[Start]

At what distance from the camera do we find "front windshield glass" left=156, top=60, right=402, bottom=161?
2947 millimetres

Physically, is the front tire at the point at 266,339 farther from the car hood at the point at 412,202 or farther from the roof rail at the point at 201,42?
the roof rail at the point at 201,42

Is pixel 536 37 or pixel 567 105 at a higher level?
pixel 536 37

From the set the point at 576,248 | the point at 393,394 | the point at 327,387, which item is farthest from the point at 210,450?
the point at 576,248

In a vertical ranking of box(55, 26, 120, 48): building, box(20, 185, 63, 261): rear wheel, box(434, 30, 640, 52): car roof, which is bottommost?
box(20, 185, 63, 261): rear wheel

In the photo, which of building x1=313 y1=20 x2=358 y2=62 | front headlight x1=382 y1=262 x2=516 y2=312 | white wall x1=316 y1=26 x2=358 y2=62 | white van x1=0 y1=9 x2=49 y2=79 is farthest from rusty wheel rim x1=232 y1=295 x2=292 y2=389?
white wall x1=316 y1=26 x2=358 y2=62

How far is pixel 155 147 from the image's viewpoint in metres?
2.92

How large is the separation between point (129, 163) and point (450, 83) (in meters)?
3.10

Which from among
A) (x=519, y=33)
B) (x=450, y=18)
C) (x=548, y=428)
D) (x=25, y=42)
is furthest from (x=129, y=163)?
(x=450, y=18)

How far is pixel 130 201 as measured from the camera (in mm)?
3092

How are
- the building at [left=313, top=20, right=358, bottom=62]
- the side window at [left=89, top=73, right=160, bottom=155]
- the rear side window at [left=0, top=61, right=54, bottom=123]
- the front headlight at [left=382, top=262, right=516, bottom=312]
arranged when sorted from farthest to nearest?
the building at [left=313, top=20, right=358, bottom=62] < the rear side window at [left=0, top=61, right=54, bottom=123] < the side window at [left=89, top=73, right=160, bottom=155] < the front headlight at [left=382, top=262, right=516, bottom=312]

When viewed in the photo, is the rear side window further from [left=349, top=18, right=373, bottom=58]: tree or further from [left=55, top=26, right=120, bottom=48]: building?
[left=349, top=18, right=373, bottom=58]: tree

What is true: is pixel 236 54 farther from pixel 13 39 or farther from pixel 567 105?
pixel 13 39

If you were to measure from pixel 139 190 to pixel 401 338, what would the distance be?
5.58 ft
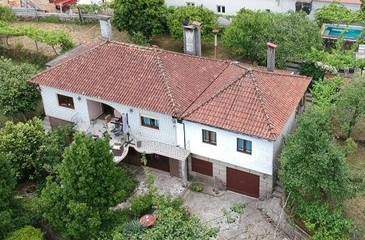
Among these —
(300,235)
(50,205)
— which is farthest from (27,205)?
(300,235)

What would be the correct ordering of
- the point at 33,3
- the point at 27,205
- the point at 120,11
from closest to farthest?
1. the point at 27,205
2. the point at 120,11
3. the point at 33,3

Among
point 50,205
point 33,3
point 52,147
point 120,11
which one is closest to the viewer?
point 50,205

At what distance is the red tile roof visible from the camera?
1401 inches

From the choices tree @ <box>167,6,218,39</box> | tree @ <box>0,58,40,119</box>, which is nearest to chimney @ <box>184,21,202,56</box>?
tree @ <box>167,6,218,39</box>

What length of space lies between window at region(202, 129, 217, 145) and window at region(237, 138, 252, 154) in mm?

[End]

■ PROBLEM TO SOLVE:
Extract the lines from the entries verbatim, starting at the line that contains "What would be the correct ordering of" and ending at the final line of the entries, both included.

■ RESULT OF THE EXERCISE:
What would be the correct ordering of
- the point at 33,3
- the point at 27,205
- the point at 120,11
from closest to farthest?
1. the point at 27,205
2. the point at 120,11
3. the point at 33,3

Among
point 50,205
point 33,3
point 52,147
point 120,11
which one is closest to the viewer?
point 50,205

At what distance is the red tile roof visible from the camera?
1401 inches

From the choices tree @ <box>167,6,218,39</box> | tree @ <box>0,58,40,119</box>, which is nearest to chimney @ <box>184,21,202,56</box>?
tree @ <box>167,6,218,39</box>

What length of space lies between window at region(202, 129, 217, 145) and window at region(237, 138, 252, 154) in mm?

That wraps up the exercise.